The policy identifies who is responsible for vendor management as well as acknowledges regulations, identifies elements of managing vendors, broadly outlines concepts of due diligence, risk assessments and more and identifies how you keep the senior management team and board informed. The policy is one of three documents we recommend creating and maintaining for a well-organized vendor management system. The three documents include the policy, program and procedures. For today’s discussion, let’s focus solely on the policy.
Writing the Policy
Remember these tips when writing the policy:
- The policy should be written at a board of director's level and should be fairly familiar to them. They need to be actively involved in vendor risk management, so this document should explain how to be involved and allow them to then set the "tone from the top" to empower senior management and the lines of businesses to enact the program and procedures.
- The policy should reference the appropriate regulatory guidance.
- In high-level terms, it should cover each of the pillars of third party risk management; the program documentation will later expand on each of these.
- It should be a short and concise document, perhaps 6 or 7 pages, and appropriate for executive level discussion.
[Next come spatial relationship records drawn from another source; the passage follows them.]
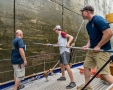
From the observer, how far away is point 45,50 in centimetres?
696

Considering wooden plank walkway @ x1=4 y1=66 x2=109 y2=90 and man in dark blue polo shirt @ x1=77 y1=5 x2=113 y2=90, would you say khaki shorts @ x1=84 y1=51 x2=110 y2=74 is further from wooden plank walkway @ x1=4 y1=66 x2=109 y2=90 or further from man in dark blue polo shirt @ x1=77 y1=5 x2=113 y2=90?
wooden plank walkway @ x1=4 y1=66 x2=109 y2=90

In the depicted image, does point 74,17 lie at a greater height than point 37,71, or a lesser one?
greater

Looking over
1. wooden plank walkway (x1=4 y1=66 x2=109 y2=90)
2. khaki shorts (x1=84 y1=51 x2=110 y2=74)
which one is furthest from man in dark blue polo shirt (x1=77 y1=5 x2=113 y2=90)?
wooden plank walkway (x1=4 y1=66 x2=109 y2=90)

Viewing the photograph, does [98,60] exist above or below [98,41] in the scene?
below

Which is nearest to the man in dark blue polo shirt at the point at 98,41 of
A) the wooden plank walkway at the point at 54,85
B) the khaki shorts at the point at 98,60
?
the khaki shorts at the point at 98,60

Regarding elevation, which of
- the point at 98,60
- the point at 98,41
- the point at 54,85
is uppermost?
the point at 98,41

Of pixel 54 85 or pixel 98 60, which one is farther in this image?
pixel 54 85

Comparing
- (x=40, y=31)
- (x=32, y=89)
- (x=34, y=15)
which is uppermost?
(x=34, y=15)

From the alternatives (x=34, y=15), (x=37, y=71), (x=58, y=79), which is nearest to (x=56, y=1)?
(x=34, y=15)

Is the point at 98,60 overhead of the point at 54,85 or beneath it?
overhead

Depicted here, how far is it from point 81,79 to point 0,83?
2369 millimetres

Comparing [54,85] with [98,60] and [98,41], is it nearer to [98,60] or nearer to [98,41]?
[98,60]

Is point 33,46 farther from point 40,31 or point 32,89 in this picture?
point 32,89

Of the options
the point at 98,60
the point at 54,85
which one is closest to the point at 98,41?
the point at 98,60
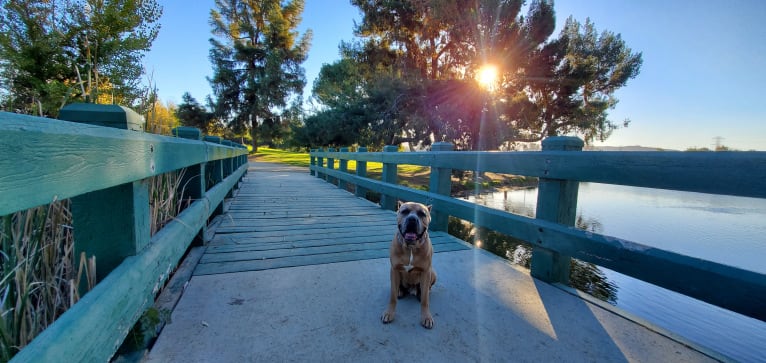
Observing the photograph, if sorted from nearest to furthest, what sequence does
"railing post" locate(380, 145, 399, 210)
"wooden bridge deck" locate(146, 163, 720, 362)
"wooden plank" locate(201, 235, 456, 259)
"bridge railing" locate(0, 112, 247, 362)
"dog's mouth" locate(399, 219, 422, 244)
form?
"bridge railing" locate(0, 112, 247, 362), "wooden bridge deck" locate(146, 163, 720, 362), "dog's mouth" locate(399, 219, 422, 244), "wooden plank" locate(201, 235, 456, 259), "railing post" locate(380, 145, 399, 210)

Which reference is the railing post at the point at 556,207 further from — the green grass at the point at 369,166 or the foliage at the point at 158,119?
the green grass at the point at 369,166

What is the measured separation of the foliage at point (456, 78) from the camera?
13.1 m

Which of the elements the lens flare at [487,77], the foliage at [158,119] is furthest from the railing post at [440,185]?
the lens flare at [487,77]

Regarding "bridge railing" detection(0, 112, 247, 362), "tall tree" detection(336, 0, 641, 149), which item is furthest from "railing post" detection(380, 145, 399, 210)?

Typically, the policy is also one of the first documents provided to examiners or auditors during a review of the third party risk management practices, so be sure to spend adequate time on the development of your policy.
Sections within the Policy
Often times, the policy includes the following sections:
- An overview of the vendor risk management framework
- The purpose of third party risk management at your organization
- High-level details regarding each of the key functions such as selecting a vendor, analyzing risk, ongoing due diligence monitoring and other areas of third party risk management
- Applicable regulatory guidance citations
- Addresses the relationship to other areas of the risk management and compliance management practices
Involving Your Team
The policy should involve the input of subject matter experts from around the organization but for consistency of tone, language and content, it should be ultimately written by one author. It usually takes several rounds of revisions to get it right, but it's quite important to make sure it's accurate and sets the right framework for the organization.
Involving the Board
Once written and finalized, take the time to educate the board of directors on it and ensure they understand their vital role in its success. Remember, you should have the policy formally approved by the board of directors. Track this by date stamping the document and reflecting the approval in board meeting minutes as well. Keep in mind, it’s vital to update annually or as guidance changes to keep the policy as current as possible. With each update, you’ll want to regain their approval.
Rolling Out to the Organization
Consistent with the manner in which you introduce other compliance and risk policies to your broader organization, the third party risk management policy should be shared with anyone involved in vendor management. Consider holding education sessions or "did you know?" luncheons with key members of the staff. Provide feedback and encourage input – after all, everyone has a role in compliance and risk management.